Page des libraires, décembre 2009, par Yann Granjon, Librairie Sauramps (Montpellier)

De haute langue

« […] ça marche quand je suis ivre de mon sujet ». Michon reprend son chemin d’écriture dur les marges confondues de la fiction et de l’Histoire. L’ivresse est partagée.

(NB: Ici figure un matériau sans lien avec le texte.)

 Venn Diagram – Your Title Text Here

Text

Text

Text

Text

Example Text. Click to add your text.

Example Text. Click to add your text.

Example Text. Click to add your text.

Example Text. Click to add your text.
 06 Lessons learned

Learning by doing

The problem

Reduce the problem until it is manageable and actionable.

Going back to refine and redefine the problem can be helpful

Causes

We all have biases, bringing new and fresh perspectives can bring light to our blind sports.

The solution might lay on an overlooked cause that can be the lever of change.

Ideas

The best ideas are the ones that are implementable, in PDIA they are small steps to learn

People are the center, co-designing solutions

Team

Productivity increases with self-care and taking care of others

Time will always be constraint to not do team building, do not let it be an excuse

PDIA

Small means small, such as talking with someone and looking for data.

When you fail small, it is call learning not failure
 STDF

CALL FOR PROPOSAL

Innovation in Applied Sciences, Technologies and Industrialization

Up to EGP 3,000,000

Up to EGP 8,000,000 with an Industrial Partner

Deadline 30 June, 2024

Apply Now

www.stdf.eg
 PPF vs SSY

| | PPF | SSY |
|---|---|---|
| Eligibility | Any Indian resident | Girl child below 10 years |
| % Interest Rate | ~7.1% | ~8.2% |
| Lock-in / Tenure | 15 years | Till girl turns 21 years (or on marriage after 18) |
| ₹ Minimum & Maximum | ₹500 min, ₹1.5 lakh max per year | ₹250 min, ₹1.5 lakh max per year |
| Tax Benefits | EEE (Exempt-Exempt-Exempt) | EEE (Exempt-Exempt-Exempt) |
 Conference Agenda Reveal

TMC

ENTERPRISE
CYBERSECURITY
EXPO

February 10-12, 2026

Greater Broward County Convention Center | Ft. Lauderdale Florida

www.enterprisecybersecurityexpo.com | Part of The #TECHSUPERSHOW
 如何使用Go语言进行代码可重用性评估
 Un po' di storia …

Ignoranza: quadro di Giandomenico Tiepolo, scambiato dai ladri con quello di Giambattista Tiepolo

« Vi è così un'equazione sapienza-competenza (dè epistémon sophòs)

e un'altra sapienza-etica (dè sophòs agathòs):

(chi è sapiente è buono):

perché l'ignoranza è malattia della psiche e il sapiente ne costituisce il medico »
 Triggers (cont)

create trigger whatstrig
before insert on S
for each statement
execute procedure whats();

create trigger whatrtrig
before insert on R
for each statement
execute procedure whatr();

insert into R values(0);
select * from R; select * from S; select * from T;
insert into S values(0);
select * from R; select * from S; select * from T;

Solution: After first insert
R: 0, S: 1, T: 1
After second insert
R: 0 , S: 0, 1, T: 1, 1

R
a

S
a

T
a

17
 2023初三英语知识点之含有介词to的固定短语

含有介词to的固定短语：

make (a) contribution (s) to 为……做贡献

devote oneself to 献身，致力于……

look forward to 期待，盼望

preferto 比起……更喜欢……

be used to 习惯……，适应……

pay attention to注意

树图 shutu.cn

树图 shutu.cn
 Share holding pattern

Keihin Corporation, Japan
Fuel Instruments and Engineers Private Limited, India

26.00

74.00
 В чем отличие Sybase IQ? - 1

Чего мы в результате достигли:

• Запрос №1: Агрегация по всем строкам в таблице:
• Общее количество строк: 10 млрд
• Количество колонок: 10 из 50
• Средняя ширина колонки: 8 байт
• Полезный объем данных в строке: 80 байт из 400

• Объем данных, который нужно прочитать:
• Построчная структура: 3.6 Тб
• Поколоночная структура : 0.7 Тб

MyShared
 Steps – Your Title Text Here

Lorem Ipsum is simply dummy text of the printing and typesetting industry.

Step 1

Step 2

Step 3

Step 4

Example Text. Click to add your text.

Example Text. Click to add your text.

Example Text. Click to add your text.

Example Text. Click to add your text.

Pierre Michon a-t-il secrètement rêvé un jour d’être peintre et de traduire le monde non pas au moyen des mots mais des couleurs et des formes ? Les portraits et les histoires de peintres parcourent son œuvre avec persistance. Les Onze est le récit de la genèse d’un tableau célèbre, symbole d’un épisode tragique et crucial de la Révolution française, la Terreur de 1793, du rôle des personnages qui y sont représentés, et des circonstances secrètes dans lesquelles le peintre François-Elie Corentin fut chargé de représenter pour la postérité l’image des onze du Comité de salut public. Ce tableau n’a en réalité jamais existé, non plus sans doute que son auteur, et Michon n’a pas écrit un roman historique, mais une réflexion sur le pouvoir et ses dérives, sur l’Histoire comme forme peut-être la plus aboutie de la fiction. À travers le récit imaginaire de ce tableau, il nous montre de quelle façon celui-ci doit autant aux intentions de ceux qui l’écrivent, ou en suscitent l’interprétation, qu’à la réalité des faits. L’Art n’est jamais innocent, il choisit son camp.